:: BRIEF ::
Without including the pictures, copy out every line below.

:: DATA PROVIDED ::
==============================
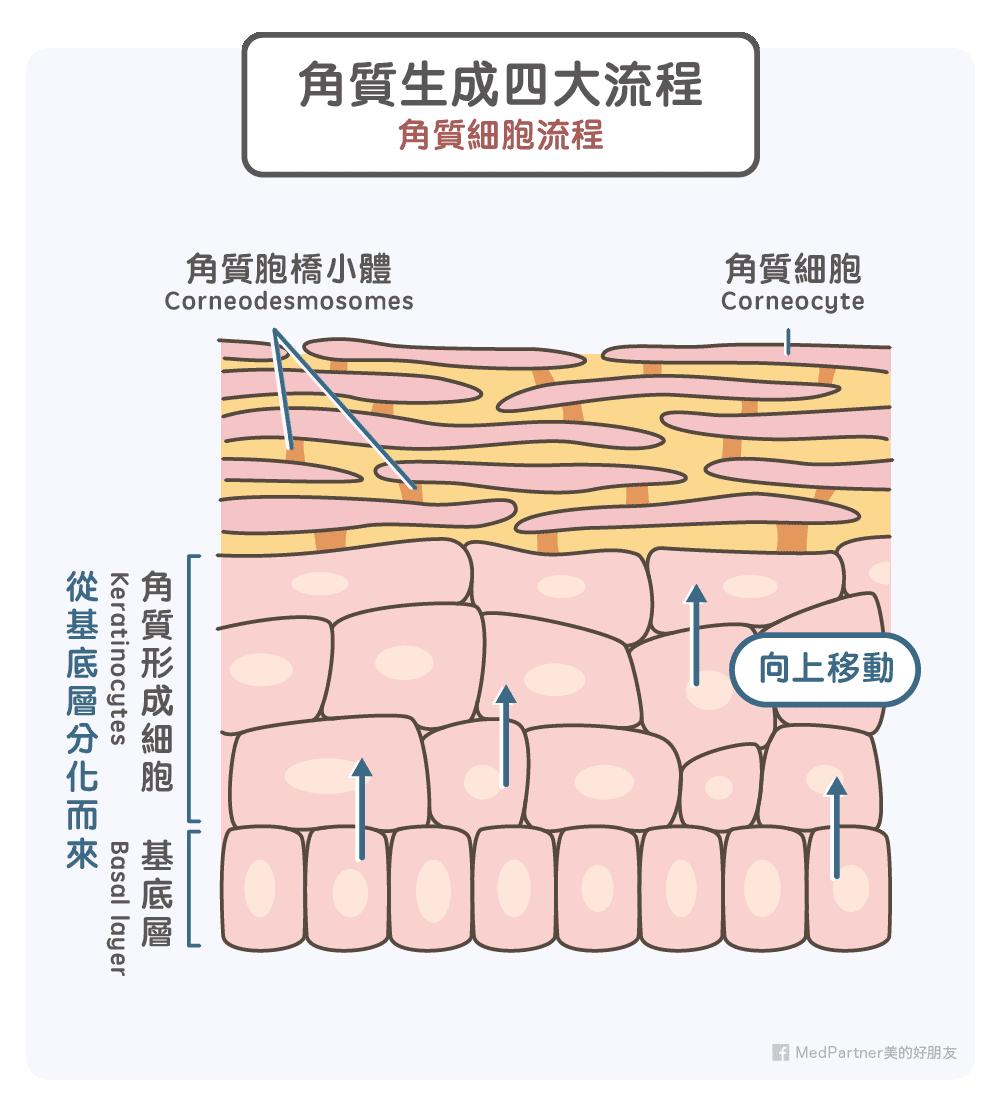 角質生成四大流程-角質細胞流程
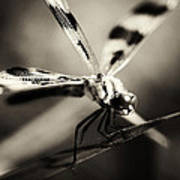 Determined Dragonfly Poster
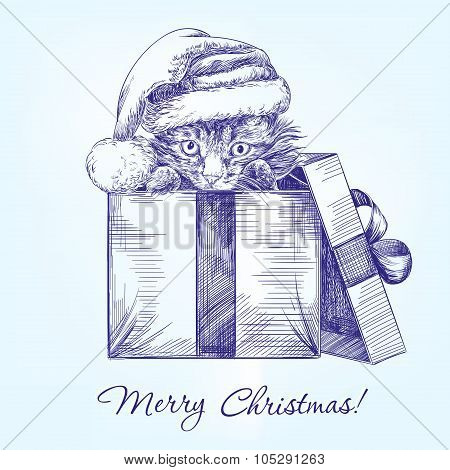 Christmas kitten in Santa stocking hat hand drawn vector llustration  sketch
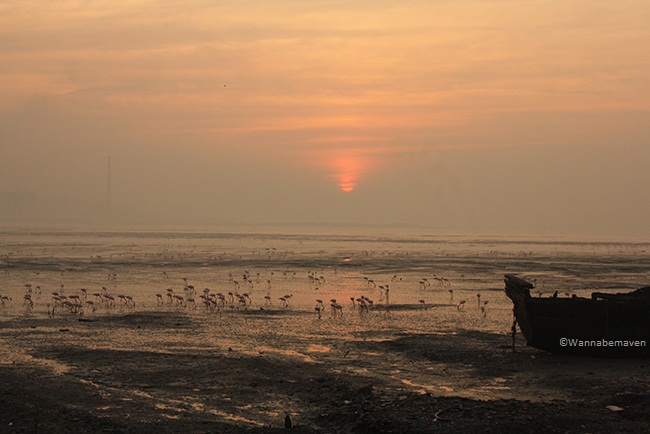 Sewri jetty - Sunrise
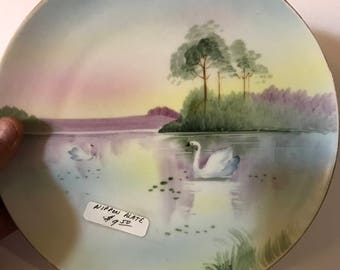 Hand Painted Nippon Plate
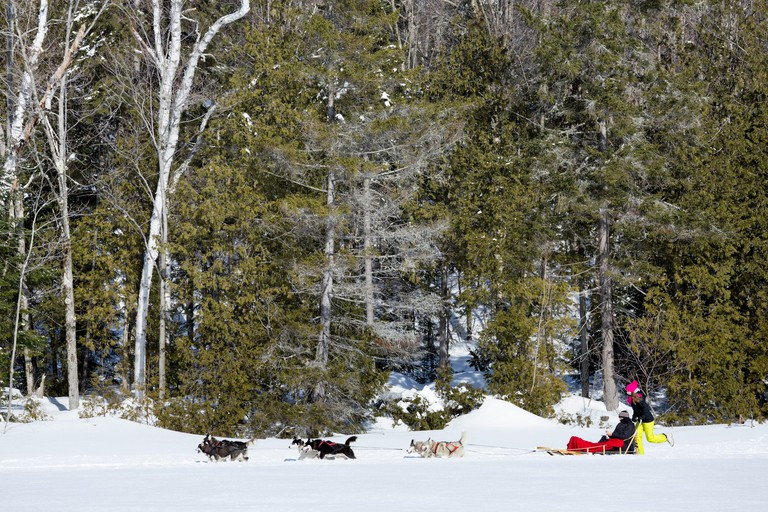 Canada, Quebec province, the Laurentians, Saint Hippolyte, the Auberge du Lac Morency, dog sledding, crossing the frozen lake Morency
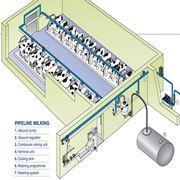 Установка (монтаж) линейных молокопроводов фото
==============================
:: REPLY ::
 角質生成四大流程-角質細胞流程
 Determined Dragonfly Poster
 Christmas kitten in Santa stocking hat hand drawn vector llustration  sketch
 Sewri jetty - Sunrise
 Hand Painted Nippon Plate
 Canada, Quebec province, the Laurentians, Saint Hippolyte, the Auberge du Lac Morency, dog sledding, crossing the frozen lake Morency
 Установка (монтаж) линейных молокопроводов фото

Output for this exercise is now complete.